Homosexualité : Quarante ans après sa dépénalisation, des discriminations persistent

Il y a quarante ans, le 4 août 1982, la France abrogeait les dispositions du code pénal réprimant les relations sexuelles entre adultes de même sexe. Si depuis lors, la loi et le droit positif se veulent de plus en plus « protecteurs » envers l’ensemble de la communauté Lgbti, la persistance et l’ampleur des discriminations dont elles continuent d’être « victimes » demeurent, selon la Défenseure des droits Claire Hédon, « alarmantes » et à l’occasion de l’anniversaire de ce vote historique, elle a entendu rappeler « l’impératif d’effectivité de l’ensemble de leurs droits ».
Des discriminations importantes à toutes les étapes de la vie
Selon une étude de l’Ifop de 2019
Depuis sa création, et à la suite des actions de la Halde avant lui, le Défenseur des droits s’est en effet mobilisé en faveur des droits des personnes Lgbti. L’institution a publié, en 2012, la première enquête mettant en lumière les discriminations fondées sur l’orientation sexuelle et l’identité de genre dans l’emploi dans le cadre de son baromètre annuel avec l’Oit.
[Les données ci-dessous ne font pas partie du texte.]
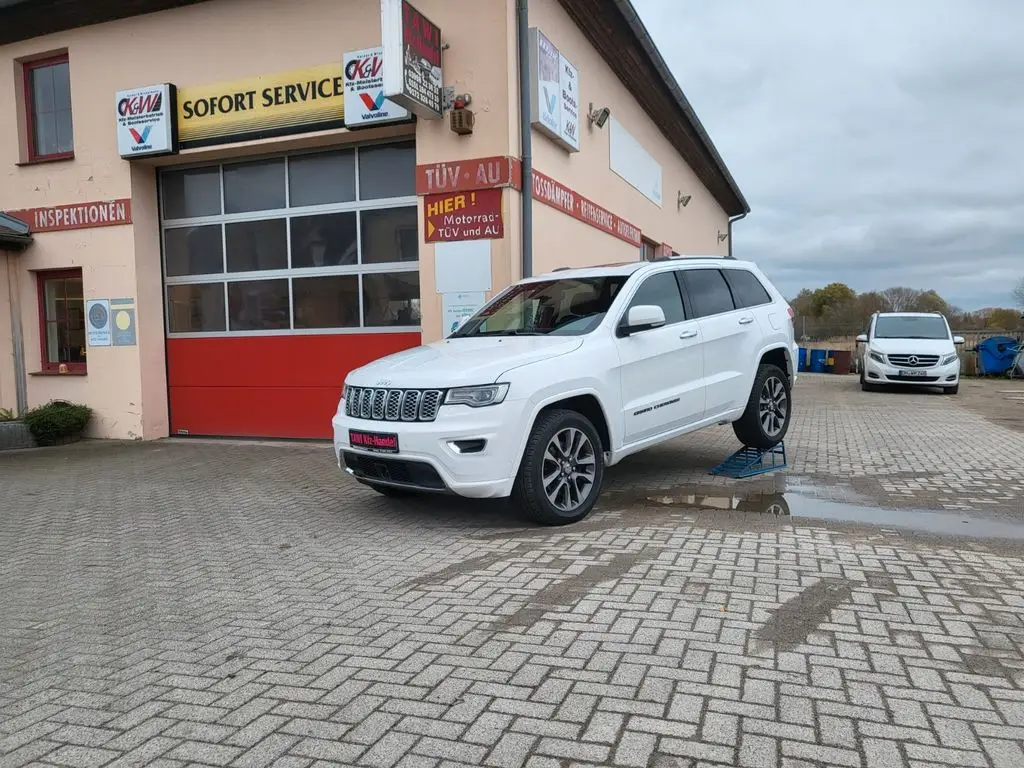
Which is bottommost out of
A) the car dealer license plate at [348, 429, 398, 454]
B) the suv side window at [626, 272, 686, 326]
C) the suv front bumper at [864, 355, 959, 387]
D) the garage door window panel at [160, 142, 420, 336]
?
the suv front bumper at [864, 355, 959, 387]

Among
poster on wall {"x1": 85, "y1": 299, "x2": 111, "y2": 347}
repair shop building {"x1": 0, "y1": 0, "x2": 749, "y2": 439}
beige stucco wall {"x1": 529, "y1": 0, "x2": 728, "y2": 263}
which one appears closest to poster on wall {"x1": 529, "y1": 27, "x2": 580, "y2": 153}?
repair shop building {"x1": 0, "y1": 0, "x2": 749, "y2": 439}

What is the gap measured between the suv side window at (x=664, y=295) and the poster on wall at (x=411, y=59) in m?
3.59

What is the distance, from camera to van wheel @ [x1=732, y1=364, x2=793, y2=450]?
7457 mm

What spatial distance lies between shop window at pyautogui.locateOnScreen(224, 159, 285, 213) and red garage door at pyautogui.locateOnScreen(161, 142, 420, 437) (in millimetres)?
14

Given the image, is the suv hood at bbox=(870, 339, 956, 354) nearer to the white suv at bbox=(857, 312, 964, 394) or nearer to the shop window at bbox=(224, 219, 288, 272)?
the white suv at bbox=(857, 312, 964, 394)

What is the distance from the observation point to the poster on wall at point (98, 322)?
11.1 metres

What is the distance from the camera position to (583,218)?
11.1 m

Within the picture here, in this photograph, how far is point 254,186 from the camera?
1063 cm

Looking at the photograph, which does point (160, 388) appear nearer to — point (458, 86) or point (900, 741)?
point (458, 86)

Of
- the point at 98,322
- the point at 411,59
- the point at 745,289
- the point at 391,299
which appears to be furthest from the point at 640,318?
the point at 98,322

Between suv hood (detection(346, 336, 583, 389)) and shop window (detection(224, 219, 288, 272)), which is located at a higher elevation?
shop window (detection(224, 219, 288, 272))

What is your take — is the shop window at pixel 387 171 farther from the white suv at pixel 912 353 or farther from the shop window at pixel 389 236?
the white suv at pixel 912 353

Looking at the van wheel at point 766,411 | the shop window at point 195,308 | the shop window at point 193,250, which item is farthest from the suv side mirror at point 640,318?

Elle a aussi produit de nombreuses recommandations afin d’améliorer l’égalité et les droits des personnes Lgbti et précise avoir obtenu notamment (i) l’adaptation des formulaires administratifs aux couples de même sexe, (ii) la prise en compte des années de pacs dans le calcul des pensions de réversion, (iii) l’effectivité du congé de paternité et d’accueil de l’enfant, (iv) le versement de droits aux enfants nés à l’étranger de GPA, (v) l’ouverture de la PMA à toutes les femmes, (vi) l’ouverture du don du sang pour les hommes homosexuels, (vii) la reconnaissance de la filiation des deux parents pour les enfants issus de PMA ou nés à l’étranger de GPA au nom de l’intérêt supérieur de l’enfant, (viii) la fin de l’exigence de preuve de l’irréversibilité de la transformation de l’apparence, c’est-à-dire la stérilité des personnes transgenre dans leur procédure de changement d’état civil, et (ix) l’acceptation dans l’éducation nationale des demandes de modification de prénom en amont de tout changement d’état civil.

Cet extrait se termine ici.